## [USING THE INFORMATION]
a: In the App Mesh passage, reproduce the portion between "Now that we've" and "the task definition.", inclusive, swapping every occurrence of "virtual gateway" for "mesh gateway".
b: In the App Mesh passage, which environment variable does Envoy use to implement the upstream virtual gateway?

## [READING TEXT]

Start of Block

In this scenario, we have a root path / and a /router path. When a valid request hits the virtual gateway, it will be matched against the longer path, meaning that a request for /router will not be matched against the root path because / is shorter than /router. This prevents double-ups in responses to requests.

Implementing the Architecture

Now that we've declared our virtual gateway in App Mesh, let's implement it in ECS. While our virtual nodes were previously implemented by spinning up an Envoy proxy as a sidecar to the main application container in our tasks, a virtual gateway is implemented by configuring Envoy to run alone as the main container in a task.

Incoming traffic will reach Envoy directly, which will be listening on the same port we configured in 04a-color-gateway.json, and Envoy will implement the upstream virtual gateway using the same environment variable as previously - APPMESH_RESOURCE_ARN. This means that we'll be opening ports on the Envoy container directly, instead of on another container in the task, because Envoy is the main container for the virtual gateway.

We'll start with the task definition.



















































// 04c-gateway-td.json
{
    "family": "gateway",
    "taskRoleArn": "<ecs-task-role-arn>",
    "executionRoleArn": "<ecs-task-execution-role-arn>",
    "networkMode": "awsvpc",
    "containerDefinitions": [
        {         
            "name" : "envoy-proxy",
            "image" : "840364872350.dkr.ecr.ap-southeast-2.amazonaws.com/aws-appmesh-envoy:v1.27.0.0-prod",
            "cpu": 256,
            "memory": 512,
            "portMappings": [
                {
                    "containerPort": 80,
                    "protocol": "tcp",
                    "name": "gateway-port"
                }
            ],
            "essential" : true,
            "environment" : [
                {
                    "name" : "APPMESH_RESOURCE_ARN",
                    "value" : "arn:aws:appmesh:<your-region>:<your-account-id>:mesh/color-mesh/virtualGateway/color-gateway"
                }
            ],
            "logConfiguration": {
                "logDriver": "awslogs",
                "options": {
                    "awslogs-group": "color-mesh",
                    "awslogs-region": "<your-region>",
                    "awslogs-create-group": "true",
                    "awslogs-stream-prefix": "04e-gateway"
                }
            },
            "startTimeout": 30,
            "healthCheck" : {
                "command" : [ "CMD-SHELL", "curl -s http://localhost:9901/server_info | grep state | grep -q LIVE" ],
                "interval" : 5,
                "retries" : 3,
                "startPeriod" : 10,
                "timeout" : 2
            }
        }
    ],
    "requiresCompatibilities": [
        "FARGATE"

End of Block

## [GIVEN DATA]
Start of Block

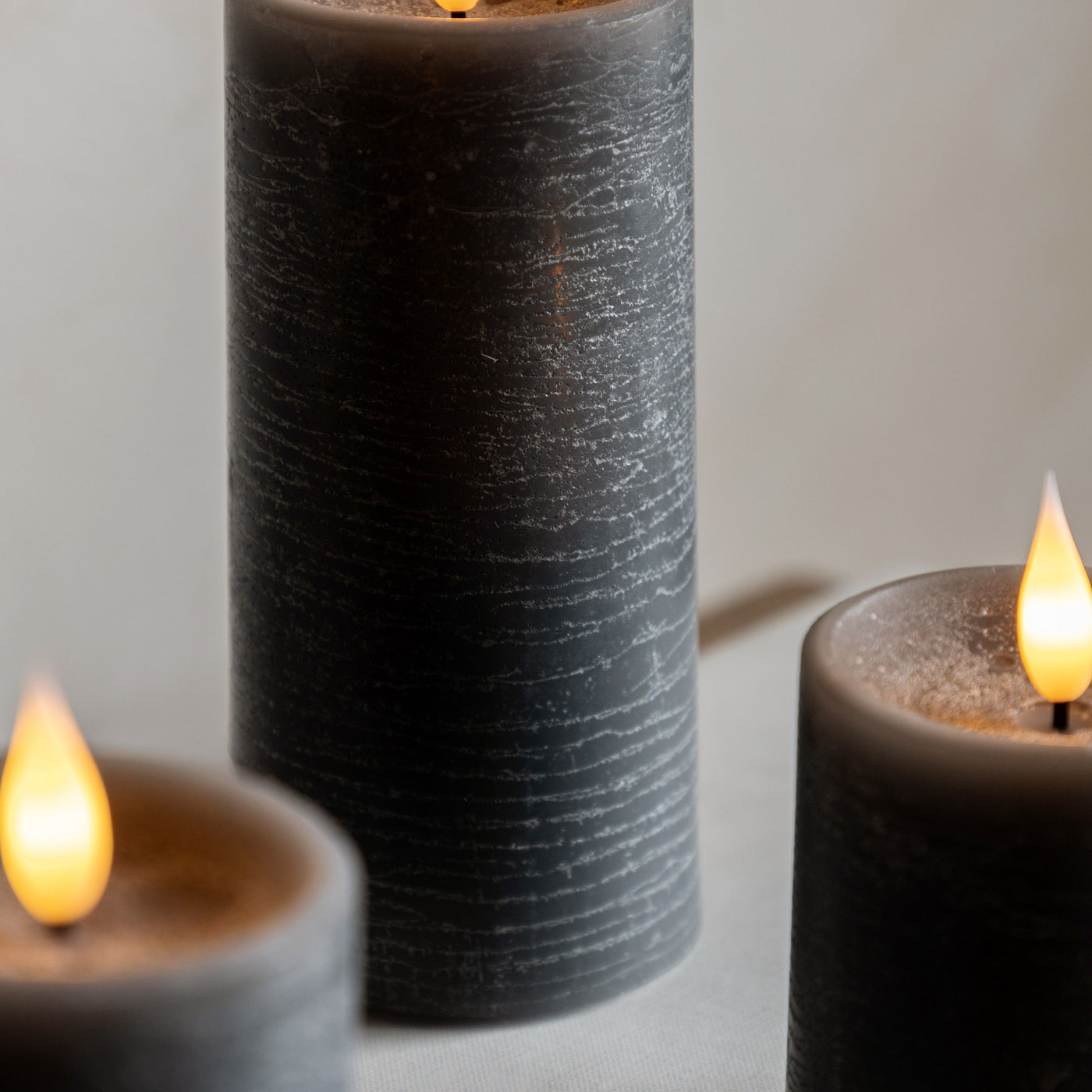 LED 1 Wick Candle 3 pack Grey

End of Block

## [RESULTS FOR EACH TASK]
a:
Now that we've declared our mesh gateway in App Mesh, let's implement it in ECS. While our virtual nodes were previously implemented by spinning up an Envoy proxy as a sidecar to the main application container in our tasks, a mesh gateway is implemented by configuring Envoy to run alone as the main container in a task.

Incoming traffic will reach Envoy directly, which will be listening on the same port we configured in 04a-color-gateway.json, and Envoy will implement the upstream mesh gateway using the same environment variable as previously - APPMESH_RESOURCE_ARN. This means that we'll be opening ports on the Envoy container directly, instead of on another container in the task, because Envoy is the main container for the mesh gateway.

We'll start with the task definition.

b: APPMESH_RESOURCE_ARN